◆ Set problem
Please pull out the entries below word for word, from the line containing "As seen in this photo, is" through the last line of the entries, including both ends.

◆ Task input
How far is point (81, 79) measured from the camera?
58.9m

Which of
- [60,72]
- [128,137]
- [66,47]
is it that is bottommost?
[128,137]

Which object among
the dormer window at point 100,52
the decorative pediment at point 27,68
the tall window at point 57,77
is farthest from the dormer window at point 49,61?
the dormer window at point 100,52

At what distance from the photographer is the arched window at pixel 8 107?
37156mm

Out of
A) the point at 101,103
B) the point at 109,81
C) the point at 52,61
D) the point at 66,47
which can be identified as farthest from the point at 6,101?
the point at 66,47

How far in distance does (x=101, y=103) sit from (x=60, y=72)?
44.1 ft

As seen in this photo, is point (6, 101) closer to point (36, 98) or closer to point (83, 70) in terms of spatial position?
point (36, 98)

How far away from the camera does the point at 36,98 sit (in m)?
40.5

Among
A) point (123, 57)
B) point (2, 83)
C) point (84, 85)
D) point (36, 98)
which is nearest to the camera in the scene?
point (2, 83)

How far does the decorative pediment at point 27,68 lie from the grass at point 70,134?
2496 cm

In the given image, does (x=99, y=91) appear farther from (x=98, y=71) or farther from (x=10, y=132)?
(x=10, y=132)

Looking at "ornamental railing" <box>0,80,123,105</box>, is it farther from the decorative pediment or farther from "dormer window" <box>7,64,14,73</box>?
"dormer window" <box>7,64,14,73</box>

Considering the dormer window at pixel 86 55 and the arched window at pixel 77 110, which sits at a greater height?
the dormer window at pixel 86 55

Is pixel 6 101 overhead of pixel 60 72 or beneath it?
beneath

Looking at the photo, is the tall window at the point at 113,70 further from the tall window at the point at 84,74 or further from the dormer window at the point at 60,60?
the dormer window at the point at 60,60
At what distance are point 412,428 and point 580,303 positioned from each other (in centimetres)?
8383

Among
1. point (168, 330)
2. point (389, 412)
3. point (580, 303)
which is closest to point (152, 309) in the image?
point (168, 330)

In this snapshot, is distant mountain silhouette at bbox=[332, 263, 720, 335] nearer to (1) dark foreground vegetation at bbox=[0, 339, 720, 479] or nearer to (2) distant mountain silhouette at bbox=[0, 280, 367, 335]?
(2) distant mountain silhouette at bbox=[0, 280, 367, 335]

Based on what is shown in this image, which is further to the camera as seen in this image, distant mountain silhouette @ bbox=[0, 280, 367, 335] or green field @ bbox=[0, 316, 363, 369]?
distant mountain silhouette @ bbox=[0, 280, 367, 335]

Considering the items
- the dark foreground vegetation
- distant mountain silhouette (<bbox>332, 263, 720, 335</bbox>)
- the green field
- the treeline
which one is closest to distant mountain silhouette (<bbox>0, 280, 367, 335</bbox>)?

◆ Solved problem
As seen in this photo, is point (6, 101) closer to point (36, 98) or closer to point (83, 70) in terms of spatial position?
point (36, 98)

How far away from the camera does the point at 36,98 sit (in m)?
40.5

Among
A) point (123, 57)
B) point (2, 83)
C) point (84, 85)
D) point (36, 98)
which is nearest to the camera in the scene?
point (2, 83)

How far does the decorative pediment at point 27,68 lie from the grass at point 70,134?
2496 cm

In the given image, does (x=99, y=91) appear farther from (x=98, y=71) or farther from (x=10, y=132)?
(x=10, y=132)

Looking at "ornamental railing" <box>0,80,123,105</box>, is it farther from the decorative pediment or farther from "dormer window" <box>7,64,14,73</box>?
"dormer window" <box>7,64,14,73</box>

Considering the dormer window at pixel 86 55 and the arched window at pixel 77 110, which sits at a greater height?
the dormer window at pixel 86 55

Is pixel 6 101 overhead of pixel 60 72 or beneath it?
beneath

Looking at the photo, is the tall window at the point at 113,70 further from the tall window at the point at 84,74 or further from the dormer window at the point at 60,60?
the dormer window at the point at 60,60
At what distance are point 412,428 and point 580,303 positioned from each other (in centimetres)?
8383

Among
1. point (168, 330)
2. point (389, 412)
3. point (580, 303)
which is closest to point (152, 309) in the image?
point (168, 330)

In this snapshot, is distant mountain silhouette at bbox=[332, 263, 720, 335] nearer to (1) dark foreground vegetation at bbox=[0, 339, 720, 479] or nearer to (2) distant mountain silhouette at bbox=[0, 280, 367, 335]?
(2) distant mountain silhouette at bbox=[0, 280, 367, 335]

Based on what is shown in this image, which is further to the camera as seen in this image, distant mountain silhouette @ bbox=[0, 280, 367, 335] or green field @ bbox=[0, 316, 363, 369]?
distant mountain silhouette @ bbox=[0, 280, 367, 335]

Considering the items
- the dark foreground vegetation
- distant mountain silhouette (<bbox>332, 263, 720, 335</bbox>)
- the green field
- the treeline
which one is closest to distant mountain silhouette (<bbox>0, 280, 367, 335</bbox>)?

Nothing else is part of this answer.